Gov. Bill Lee’s controversial school voucher proposal passed a key hurdle after the Tennessee House Education Committee approved it on Wednesday.
In broad strokes, Lee’s estimated $125 million measure, which Lee calls Educational Saving Accounts, would give up to 15,000 students in low-performing school districts across the state an estimated $7,300 of state money yearly to attend the school –usually private ones — of their choice.
There are still many unanswered questions about eligibility for the vouchers, exactly how much money the vouchers will provide and accountability on how the money can be spent.
These questions and others mirror the long-standing divide among state legislators on the issue.

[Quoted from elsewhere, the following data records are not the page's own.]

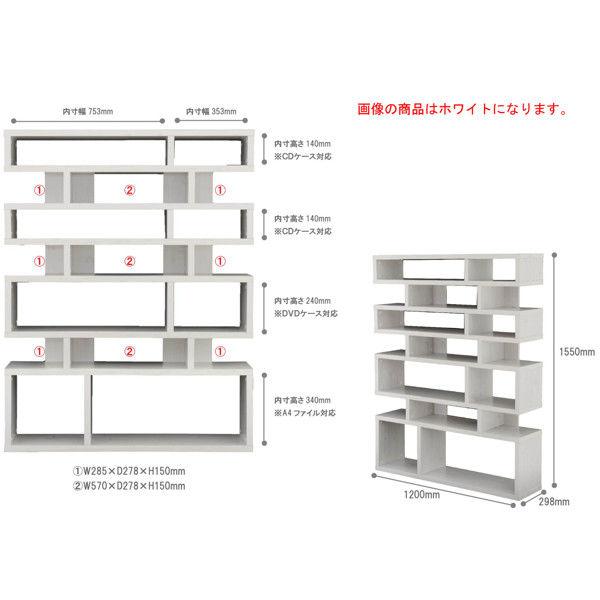 佐藤産業 ライクシェルフ(タイプTK) 幅1200×高さ1550mm ダークナチュラル LK155-120TK_DNA 1台 (直送品)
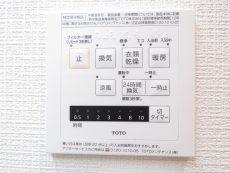 柿の木坂東豊エステート 浴室換気乾燥機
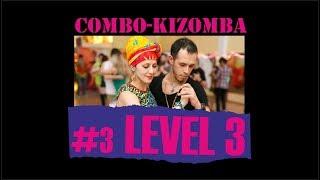 КИЗОМБА УРОК №3 (уровень 3) / KIZOMBA LESSON №3 (level 3) / обучение НОВОСИБИРСК
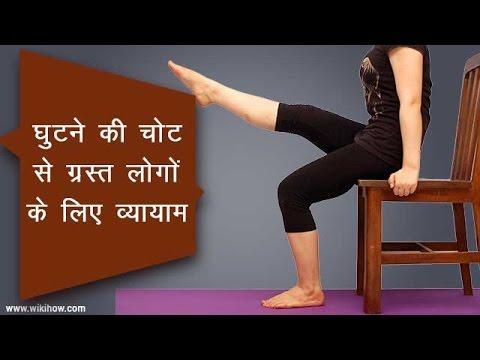 घुटने की चोट से ग्रस्त लोगों के लिए व्यायाम - Onlymyhealth.com Mp3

“I do not believe this legislation is the answer, but I do believe it deserves a shot,“ said freshman Republican lawmaker Chris Hurt who spent 14-years as a teacher.
While voting for the bill, his sentiment reflected the struggle many lawmakers are going through as they faced last-minute pitches this week from Governor Bill Lee and Republican House Speaker Glen Casada.
The bill passed the 23-member committee 14-9 with freshman Republican Kirk Haston, a Perry County teacher, casting a “present but no vote.“
However, the bill still faces a long road ahead. Committee members that voted to pass the bill today may end up saying no when it goes to a full House vote.
“I hope they vote their conscience,“ said sponsor Bill Dunn who has fought for vouchers since being elected in 1994. “Governor Lee has put his heart and mind into this.“
While the voucher bill took a critical step Wednesday, it must pass several more committees before the measure goes to the House floor where some of the members who voted in favor today could end up changing their minds.